Despite higher rates of cardiovascular disease, African Americans have a more favorable lipid profile. The purpose of the study was to examine the association between plasma lipid concentrations and insulin resistance in African Americans and to determine if insulin resistance is present at a lower triglyceride (TG) threshold than is used for metabolic syndrome criteria.
Data were examined on 185 non-diabetic African American men (N=61) and women (N=124), mean 39.8 years. Measurements included blood pressure, anthropometrics, oral glucose tolerance test, and insulin sensitivity (M), by insulin clamp. The relationship between lipids and insulin sensitivity was analyzed by correlation analysis and by comparing triglyceride levels among tertiles of M.

* _Prompt A_: In the study of lipids and insulin resistance in African Americans, how was insulin sensitivity (M) measured?
* _Prompt B_: Resume the study of lipids and insulin resistance in African Americans, picking up right after its final sentence.

* _Material supplied_:
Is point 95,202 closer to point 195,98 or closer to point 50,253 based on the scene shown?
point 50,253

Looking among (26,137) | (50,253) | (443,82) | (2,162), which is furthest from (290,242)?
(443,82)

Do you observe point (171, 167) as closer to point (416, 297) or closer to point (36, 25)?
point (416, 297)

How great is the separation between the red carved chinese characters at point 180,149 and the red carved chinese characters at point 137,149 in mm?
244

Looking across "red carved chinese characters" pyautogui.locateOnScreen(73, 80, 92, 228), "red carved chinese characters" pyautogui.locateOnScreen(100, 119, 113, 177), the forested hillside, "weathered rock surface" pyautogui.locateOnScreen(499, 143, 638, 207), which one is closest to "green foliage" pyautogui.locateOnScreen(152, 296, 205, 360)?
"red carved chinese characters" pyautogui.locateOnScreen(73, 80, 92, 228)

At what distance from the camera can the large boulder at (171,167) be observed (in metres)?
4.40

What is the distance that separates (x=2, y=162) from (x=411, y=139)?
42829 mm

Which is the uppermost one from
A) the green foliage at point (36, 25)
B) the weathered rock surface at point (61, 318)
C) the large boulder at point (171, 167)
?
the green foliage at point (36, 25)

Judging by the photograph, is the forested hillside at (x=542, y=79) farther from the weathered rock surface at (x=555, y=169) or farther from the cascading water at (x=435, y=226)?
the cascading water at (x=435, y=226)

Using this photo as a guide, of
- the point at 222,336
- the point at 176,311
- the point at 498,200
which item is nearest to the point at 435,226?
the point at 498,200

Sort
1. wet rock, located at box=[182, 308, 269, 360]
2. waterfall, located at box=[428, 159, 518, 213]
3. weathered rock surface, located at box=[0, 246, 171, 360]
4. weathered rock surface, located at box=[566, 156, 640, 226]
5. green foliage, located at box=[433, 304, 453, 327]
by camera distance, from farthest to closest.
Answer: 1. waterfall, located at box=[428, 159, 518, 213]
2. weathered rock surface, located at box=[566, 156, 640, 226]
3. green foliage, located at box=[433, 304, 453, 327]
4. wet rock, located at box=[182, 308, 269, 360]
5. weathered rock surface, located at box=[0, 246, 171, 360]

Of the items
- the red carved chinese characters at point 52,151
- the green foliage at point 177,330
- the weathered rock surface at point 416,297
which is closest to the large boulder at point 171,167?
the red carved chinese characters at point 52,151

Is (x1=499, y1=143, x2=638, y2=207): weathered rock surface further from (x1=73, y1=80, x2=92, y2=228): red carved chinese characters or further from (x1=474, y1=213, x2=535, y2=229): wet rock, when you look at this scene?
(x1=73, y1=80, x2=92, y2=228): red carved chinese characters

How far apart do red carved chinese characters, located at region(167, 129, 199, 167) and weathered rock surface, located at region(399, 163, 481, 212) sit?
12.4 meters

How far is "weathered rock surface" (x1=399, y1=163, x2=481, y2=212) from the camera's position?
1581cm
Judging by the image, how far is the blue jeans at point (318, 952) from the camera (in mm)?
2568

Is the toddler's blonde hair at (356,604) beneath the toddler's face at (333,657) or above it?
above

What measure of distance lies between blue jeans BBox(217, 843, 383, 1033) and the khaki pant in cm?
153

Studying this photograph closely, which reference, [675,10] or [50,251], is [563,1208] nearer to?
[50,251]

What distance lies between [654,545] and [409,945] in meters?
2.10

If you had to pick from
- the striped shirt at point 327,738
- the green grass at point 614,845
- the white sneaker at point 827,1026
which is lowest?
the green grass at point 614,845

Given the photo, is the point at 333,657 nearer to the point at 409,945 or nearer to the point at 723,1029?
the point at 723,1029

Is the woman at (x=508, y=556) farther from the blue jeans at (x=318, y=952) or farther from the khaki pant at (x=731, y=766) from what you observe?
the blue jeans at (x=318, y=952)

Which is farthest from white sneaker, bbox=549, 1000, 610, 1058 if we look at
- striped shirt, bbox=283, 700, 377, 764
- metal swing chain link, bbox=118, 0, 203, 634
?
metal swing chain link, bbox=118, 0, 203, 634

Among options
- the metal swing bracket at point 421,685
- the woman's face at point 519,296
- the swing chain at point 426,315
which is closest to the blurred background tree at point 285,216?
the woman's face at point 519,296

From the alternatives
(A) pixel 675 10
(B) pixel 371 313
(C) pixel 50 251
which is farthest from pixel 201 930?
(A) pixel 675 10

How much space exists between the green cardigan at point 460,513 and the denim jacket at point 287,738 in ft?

* _Answer A_: By insulin clamp.

* _Answer B_:
Despite relatively low mean TG (87.8 ± 55.2 mg/dL), there were statistically significant correlations of M with TG (r = -.23, P<0.002), high density lipoprotein cholesterol (HDL-C; r =.19, P < 0.01)), and TG/HDL-C ratio (r = -.23, P<0.002). The correlations were strongest in men. Subjects with TG in an intermediate range (110-149 mg/dL) had insulin resistance equivalent to the high TG group (≥ 150 mg/dL).
In African Americans, triglyceride levels below the current metabolic syndrome threshold criterion are associated with insulin resistance.